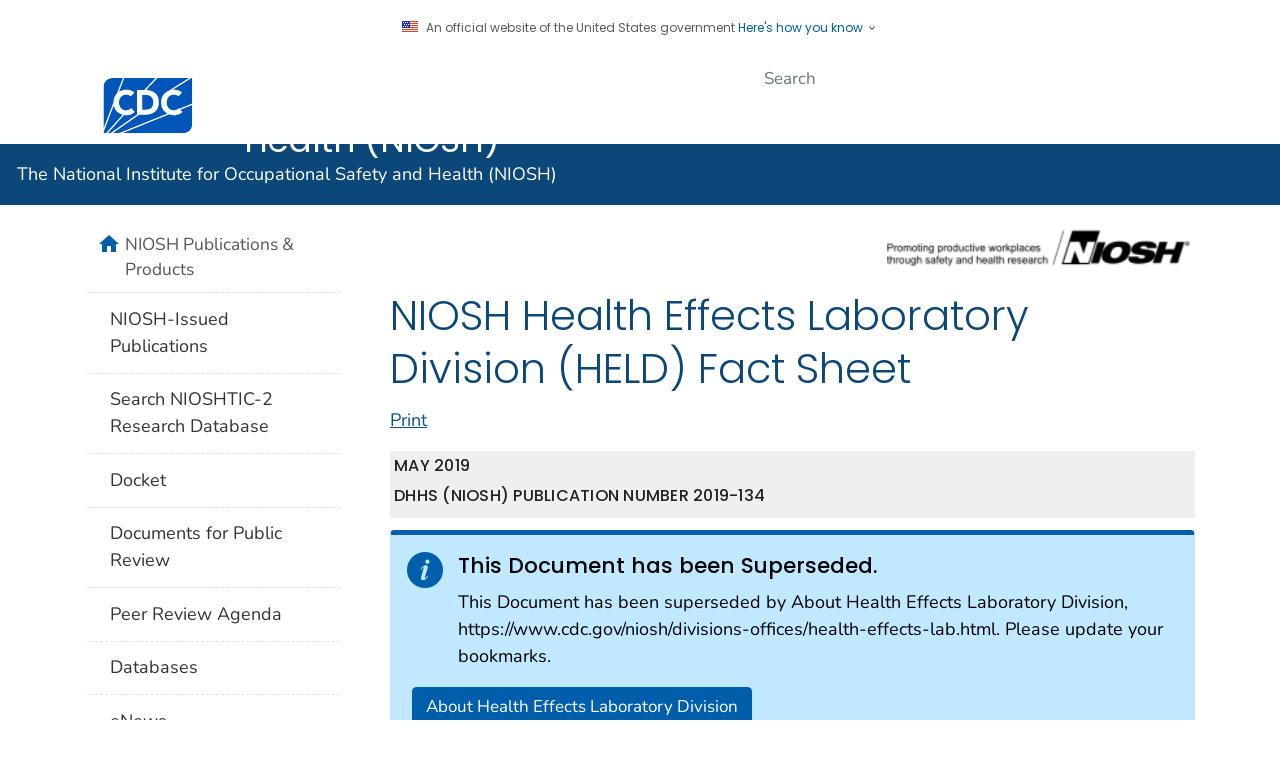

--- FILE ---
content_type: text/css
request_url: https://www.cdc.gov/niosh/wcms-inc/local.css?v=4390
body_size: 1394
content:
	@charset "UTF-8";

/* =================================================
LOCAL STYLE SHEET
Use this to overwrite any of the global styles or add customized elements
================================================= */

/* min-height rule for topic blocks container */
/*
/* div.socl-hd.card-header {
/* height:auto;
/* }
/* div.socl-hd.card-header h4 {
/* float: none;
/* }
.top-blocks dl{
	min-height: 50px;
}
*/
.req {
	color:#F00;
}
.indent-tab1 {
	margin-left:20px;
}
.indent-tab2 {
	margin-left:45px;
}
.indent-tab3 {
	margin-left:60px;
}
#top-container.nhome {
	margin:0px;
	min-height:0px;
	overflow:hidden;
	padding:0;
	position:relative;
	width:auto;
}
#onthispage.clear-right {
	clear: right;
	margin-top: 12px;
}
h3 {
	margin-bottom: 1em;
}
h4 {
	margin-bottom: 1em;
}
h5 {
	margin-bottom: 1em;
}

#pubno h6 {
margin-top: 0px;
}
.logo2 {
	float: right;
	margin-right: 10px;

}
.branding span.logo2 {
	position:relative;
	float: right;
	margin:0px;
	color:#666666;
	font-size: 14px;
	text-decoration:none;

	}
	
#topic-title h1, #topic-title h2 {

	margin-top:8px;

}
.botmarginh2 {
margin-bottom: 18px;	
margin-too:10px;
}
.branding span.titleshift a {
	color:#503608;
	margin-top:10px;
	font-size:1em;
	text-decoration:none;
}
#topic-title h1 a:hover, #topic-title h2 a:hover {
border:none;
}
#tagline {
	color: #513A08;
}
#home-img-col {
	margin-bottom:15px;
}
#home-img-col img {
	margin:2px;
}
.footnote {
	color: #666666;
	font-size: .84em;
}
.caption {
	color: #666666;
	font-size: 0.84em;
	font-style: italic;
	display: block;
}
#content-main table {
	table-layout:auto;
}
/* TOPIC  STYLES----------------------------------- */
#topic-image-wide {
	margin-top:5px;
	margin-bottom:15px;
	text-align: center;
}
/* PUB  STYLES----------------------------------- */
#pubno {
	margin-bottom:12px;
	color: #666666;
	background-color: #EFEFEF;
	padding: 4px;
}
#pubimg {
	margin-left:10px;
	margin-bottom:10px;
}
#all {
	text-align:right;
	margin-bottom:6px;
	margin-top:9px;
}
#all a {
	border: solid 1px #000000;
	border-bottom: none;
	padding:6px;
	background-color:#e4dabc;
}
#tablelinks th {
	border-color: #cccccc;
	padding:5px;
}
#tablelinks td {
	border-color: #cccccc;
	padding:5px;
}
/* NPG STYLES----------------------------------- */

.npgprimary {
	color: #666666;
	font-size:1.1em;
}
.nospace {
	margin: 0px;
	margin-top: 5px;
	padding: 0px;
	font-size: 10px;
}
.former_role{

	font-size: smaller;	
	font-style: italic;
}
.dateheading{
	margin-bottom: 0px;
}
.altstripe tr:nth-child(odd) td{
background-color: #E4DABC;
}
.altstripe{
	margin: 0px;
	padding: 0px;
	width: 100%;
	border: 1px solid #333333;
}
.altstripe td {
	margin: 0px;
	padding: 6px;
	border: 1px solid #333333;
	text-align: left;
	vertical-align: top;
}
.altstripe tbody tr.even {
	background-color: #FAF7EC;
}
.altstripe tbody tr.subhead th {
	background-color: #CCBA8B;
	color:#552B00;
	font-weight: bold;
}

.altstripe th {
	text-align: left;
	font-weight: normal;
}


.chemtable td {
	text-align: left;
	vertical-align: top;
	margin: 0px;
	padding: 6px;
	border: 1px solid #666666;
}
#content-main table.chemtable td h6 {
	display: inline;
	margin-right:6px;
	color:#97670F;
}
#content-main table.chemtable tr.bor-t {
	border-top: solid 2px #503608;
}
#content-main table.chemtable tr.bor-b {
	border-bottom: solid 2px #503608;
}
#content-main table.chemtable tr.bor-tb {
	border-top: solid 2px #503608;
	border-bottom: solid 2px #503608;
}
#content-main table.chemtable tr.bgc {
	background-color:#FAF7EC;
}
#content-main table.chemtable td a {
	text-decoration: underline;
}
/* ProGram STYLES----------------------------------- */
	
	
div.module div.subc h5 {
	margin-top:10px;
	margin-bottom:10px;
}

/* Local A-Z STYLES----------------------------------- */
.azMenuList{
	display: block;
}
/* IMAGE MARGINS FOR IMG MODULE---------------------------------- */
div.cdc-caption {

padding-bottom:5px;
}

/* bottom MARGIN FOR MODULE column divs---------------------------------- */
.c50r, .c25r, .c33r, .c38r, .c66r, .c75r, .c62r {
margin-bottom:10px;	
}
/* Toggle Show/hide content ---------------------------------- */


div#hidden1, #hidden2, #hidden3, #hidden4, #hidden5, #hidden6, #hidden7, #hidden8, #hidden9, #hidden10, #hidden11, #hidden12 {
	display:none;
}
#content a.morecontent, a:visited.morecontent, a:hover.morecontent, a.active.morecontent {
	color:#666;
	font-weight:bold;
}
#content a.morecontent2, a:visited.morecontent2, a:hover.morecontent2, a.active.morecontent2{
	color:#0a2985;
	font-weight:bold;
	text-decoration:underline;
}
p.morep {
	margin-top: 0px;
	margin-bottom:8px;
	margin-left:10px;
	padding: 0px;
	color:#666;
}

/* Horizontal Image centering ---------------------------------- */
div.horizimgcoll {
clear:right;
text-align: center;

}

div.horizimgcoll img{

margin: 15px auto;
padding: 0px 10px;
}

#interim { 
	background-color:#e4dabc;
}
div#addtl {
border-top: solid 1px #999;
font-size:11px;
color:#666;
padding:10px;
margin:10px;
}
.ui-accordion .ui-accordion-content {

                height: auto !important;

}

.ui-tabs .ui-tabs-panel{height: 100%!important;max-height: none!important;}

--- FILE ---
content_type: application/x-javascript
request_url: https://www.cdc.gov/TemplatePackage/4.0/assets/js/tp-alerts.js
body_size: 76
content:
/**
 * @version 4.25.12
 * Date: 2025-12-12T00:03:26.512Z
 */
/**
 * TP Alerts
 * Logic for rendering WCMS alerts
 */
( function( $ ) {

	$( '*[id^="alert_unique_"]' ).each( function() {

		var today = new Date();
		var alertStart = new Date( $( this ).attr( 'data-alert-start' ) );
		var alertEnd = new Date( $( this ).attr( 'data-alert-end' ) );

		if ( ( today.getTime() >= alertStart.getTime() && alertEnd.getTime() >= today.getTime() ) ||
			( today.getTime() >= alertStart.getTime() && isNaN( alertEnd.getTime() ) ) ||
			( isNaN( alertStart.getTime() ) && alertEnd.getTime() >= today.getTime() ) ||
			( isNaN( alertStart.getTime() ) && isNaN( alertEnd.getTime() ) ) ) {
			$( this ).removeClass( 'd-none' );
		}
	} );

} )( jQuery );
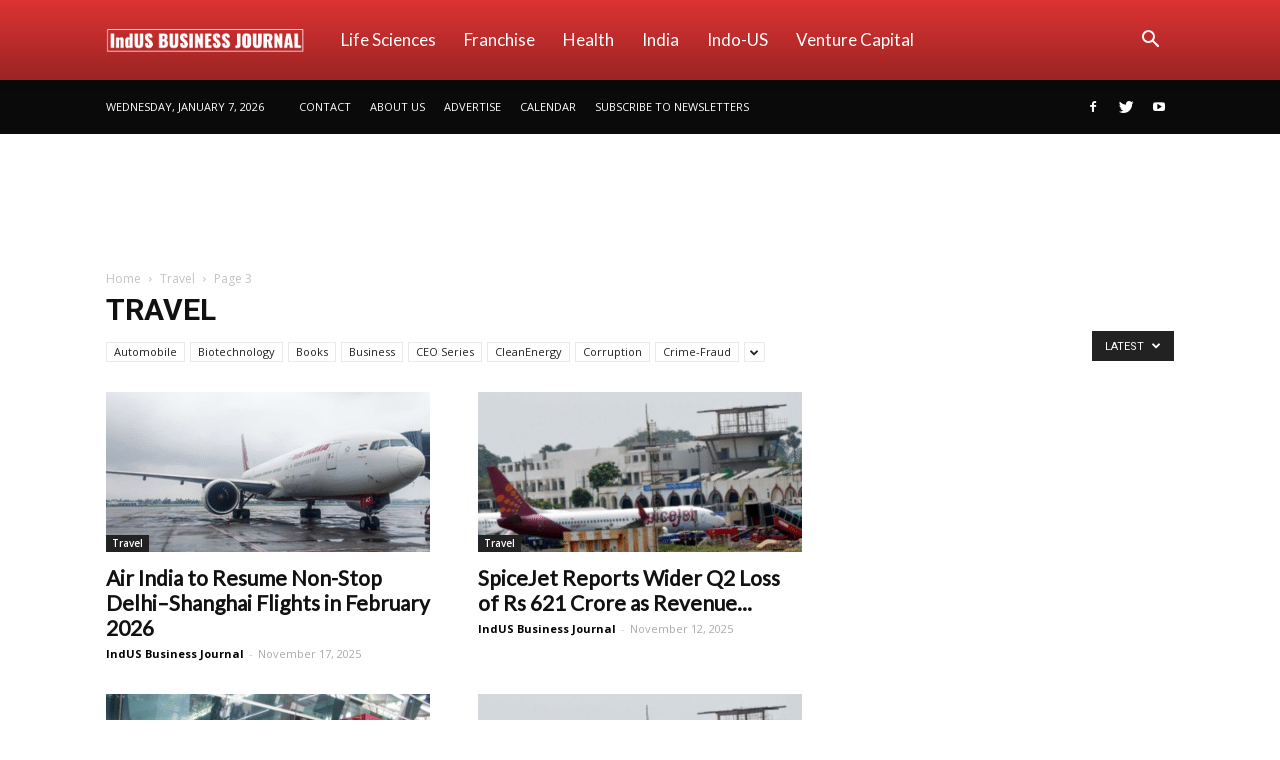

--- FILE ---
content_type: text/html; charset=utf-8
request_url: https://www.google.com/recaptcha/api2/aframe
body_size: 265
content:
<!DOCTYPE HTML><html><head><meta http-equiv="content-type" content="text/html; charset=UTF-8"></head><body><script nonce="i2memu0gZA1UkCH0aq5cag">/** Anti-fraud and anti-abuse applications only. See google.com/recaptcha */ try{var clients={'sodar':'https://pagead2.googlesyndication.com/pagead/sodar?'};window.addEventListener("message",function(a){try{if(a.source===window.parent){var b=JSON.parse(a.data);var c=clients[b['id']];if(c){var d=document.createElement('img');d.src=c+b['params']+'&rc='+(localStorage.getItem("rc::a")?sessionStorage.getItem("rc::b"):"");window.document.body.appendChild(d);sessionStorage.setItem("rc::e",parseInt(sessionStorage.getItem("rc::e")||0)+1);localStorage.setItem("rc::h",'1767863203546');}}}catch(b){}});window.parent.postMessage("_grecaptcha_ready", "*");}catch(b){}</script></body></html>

* * * * *

Description of the task: Where in the records does the string "clear" appear? Copy every line that has it.

Solution:
#onthispage.clear-right {
	clear: right;
clear:right;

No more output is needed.